== Passage ==
Takeaway #1: "C and C++ are different: don’t mix them, and don’t mix them up"
This is how I managed to sneak C++ into an embedded C codebase. We even created some templates for data structures that supported static allocation at compile time.
Sooo... yeah... I should definitely change company!
https://herbsutter.com/2012/05/03/reader-qa-what-about-vc-an...
I guess what you're really asking is what are the best or most common ways to do OO in C?
Another big one that I always forget C still doesn't support is function overloading.
Where can I find something about objects being "think of your code as representing the state and interactions of objects" honesty totally new to me.
So no, certainly I'm not asking ways to do OO in C. But it seems to be more definitions of object orientation as I thought...
Yes you can do it less cleanly with macros or inline functions. But you can't do it performantly with struct and function pointers.
C++ imo doesn't offer anything compelling for the embedded usecase. Especially not considering all the footguns and politics it brings.
You can of course be strict and diligent about it but if you are you are pretty much just writing C anyway. Better to do it explicitly.
Allowing the use of the C++ standard library has been one of my biggest regrets (not that it was my decision to make, I fought it).
But why would you do that if you have an instrument that lets you work at the same level as C, but with methods provided as a proper abstraction that maps exactly to what you'd have written yourself anyway?
If you do that, you'll notice that, for example, encapsulation is not a part of that de facto definition, because languages like Python and (until recently) JavaScript lack it, despite being considered OO.
Indeed, the only two things that appear to be consistently present in all OO languages are: 1) some notion of object identity as distinct from object state, and 2) runtime polymorphic dispatch.
But I write ; i++){ and seeing it the other way round throws me off for a minute, because I think, as you put it, why would you use those very particular semantics?
But I guess this is only a semantic argument.
This is not one of those beginner -> journeyman -> expert cycles where coincidentally the way you wrote it as a beginner is identical to how an expert writes it but for a very different reason. I'd expect experts are very comfortable writing either { x = k; k += 1; } or { k += 1; x = k; } depending on which they meant and don't feel an itch to re-write these as { x = k++; } and { x = ++k; } respectively.
I'm slightly surprised none of the joke languages add equally frivolous operators. a%% to set a to the remainder after dividing a by 10, or b** to set b as two to the power b or some other silliness.
===
Set task 1 =>
Answer these from the discussion about C and C++:
(a) Which feature does one commenter always forget that C still lacks?
(b) What two things are named as consistently present in all OO languages?
(c) In the joke suggestion, what would b** do?
Set task 2 =>
Rewrite the paragraph of the discussion about C and C++ beginning "This is not one of those beginner" in fewer words, keeping its main points.
== Items ==
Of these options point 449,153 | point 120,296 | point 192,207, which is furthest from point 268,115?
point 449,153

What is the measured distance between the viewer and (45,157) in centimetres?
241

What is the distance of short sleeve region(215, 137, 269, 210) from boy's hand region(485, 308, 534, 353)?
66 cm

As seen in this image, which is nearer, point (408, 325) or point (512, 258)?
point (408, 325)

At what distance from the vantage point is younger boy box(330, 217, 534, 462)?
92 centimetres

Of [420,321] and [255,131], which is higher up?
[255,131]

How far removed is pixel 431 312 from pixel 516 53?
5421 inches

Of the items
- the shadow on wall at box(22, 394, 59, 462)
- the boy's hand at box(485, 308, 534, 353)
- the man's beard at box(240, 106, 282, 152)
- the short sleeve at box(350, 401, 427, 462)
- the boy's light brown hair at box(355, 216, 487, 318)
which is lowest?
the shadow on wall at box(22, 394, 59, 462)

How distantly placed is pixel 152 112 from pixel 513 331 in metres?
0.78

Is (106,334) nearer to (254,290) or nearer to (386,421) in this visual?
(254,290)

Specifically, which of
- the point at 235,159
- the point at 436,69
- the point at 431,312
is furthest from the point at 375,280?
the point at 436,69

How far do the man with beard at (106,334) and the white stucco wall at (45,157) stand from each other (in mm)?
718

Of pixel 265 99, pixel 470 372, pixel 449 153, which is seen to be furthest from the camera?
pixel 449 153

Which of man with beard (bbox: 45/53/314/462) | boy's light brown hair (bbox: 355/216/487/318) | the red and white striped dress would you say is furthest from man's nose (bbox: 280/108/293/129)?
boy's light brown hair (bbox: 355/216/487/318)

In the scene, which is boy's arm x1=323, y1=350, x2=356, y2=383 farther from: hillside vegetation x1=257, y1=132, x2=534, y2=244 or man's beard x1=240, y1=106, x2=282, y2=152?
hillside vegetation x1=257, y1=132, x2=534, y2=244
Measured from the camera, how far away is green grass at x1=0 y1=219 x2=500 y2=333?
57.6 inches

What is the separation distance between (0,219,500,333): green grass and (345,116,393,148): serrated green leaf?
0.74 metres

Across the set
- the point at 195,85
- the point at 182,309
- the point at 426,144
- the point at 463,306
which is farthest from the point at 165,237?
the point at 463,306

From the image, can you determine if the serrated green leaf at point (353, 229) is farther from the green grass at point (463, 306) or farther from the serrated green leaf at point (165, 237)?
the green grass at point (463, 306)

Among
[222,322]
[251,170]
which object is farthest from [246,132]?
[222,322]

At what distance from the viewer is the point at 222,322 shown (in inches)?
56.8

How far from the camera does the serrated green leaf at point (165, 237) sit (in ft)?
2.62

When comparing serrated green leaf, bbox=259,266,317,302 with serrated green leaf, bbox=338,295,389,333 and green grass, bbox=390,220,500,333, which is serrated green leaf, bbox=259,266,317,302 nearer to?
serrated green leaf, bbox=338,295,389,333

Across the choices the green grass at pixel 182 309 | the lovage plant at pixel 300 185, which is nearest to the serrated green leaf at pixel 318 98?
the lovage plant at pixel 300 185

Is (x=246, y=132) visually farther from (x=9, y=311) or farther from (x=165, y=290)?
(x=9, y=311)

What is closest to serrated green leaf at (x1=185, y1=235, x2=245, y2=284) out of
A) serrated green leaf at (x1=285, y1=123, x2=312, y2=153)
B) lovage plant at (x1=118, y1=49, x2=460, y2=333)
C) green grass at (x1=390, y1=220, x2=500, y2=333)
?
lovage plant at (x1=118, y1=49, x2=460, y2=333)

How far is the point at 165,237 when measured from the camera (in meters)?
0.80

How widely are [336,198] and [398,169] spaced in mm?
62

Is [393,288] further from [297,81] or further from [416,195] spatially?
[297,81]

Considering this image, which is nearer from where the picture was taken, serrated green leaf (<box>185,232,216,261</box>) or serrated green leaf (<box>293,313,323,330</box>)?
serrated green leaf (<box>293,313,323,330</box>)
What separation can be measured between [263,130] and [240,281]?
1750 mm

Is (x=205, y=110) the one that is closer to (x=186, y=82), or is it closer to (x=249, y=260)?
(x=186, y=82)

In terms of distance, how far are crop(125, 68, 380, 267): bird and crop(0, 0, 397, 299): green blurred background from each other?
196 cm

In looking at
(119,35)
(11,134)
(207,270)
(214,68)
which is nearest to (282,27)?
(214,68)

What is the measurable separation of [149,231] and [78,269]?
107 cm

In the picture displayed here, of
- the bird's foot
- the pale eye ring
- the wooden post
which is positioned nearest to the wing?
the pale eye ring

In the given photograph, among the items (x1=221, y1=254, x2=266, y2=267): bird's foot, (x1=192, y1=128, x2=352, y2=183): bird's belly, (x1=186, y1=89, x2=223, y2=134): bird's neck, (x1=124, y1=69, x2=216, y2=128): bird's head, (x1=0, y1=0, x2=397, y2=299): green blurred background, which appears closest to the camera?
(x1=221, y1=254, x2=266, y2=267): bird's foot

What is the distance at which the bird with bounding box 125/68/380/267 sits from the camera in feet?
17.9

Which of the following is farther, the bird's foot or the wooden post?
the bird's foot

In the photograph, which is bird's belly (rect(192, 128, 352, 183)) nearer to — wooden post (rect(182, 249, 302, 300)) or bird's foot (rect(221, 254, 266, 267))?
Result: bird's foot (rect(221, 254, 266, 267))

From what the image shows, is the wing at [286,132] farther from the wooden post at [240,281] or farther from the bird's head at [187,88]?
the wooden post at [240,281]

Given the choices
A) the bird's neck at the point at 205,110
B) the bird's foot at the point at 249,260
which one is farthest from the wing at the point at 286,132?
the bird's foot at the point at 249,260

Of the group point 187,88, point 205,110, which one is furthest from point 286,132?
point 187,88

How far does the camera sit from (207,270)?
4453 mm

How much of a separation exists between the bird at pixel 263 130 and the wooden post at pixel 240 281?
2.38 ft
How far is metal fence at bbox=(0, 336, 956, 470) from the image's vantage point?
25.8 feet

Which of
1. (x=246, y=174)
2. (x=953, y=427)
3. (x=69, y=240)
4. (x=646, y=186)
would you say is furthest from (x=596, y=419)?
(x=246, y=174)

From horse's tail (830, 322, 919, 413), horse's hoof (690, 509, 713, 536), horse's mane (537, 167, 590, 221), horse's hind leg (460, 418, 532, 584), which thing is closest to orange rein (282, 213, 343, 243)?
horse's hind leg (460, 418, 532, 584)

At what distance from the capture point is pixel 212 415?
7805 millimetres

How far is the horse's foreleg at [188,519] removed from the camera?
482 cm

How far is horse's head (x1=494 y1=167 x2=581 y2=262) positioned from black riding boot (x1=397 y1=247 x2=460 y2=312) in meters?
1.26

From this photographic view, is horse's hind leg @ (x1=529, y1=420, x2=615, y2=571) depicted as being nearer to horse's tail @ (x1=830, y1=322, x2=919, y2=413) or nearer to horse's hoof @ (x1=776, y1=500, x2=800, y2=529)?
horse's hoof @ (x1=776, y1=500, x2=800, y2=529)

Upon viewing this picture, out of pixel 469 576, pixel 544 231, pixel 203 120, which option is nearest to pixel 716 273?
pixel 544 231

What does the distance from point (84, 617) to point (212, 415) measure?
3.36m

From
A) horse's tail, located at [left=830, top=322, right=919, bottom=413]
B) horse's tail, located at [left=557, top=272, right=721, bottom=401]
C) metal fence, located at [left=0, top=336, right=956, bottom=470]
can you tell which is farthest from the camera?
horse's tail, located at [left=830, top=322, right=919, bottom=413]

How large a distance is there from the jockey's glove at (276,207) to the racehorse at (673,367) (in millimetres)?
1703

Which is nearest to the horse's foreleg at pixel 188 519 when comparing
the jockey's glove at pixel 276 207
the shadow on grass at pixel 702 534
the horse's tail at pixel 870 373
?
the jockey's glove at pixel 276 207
===
Expected answer 1 =>
(a) Function overloading.
(b) Some notion of object identity as distinct from object state, and runtime polymorphic dispatch.
(c) Set b to two to the power b.

Expected answer 2 =>
This isn't a beginner-to-expert cycle where both end up writing the same code for different reasons. Experts, the writer expects, comfortably write either { x = k; k += 1; } or { k += 1; x = k; }, depending on what they mean. They feel no urge to turn these into { x = k++; } and { x = ++k; }.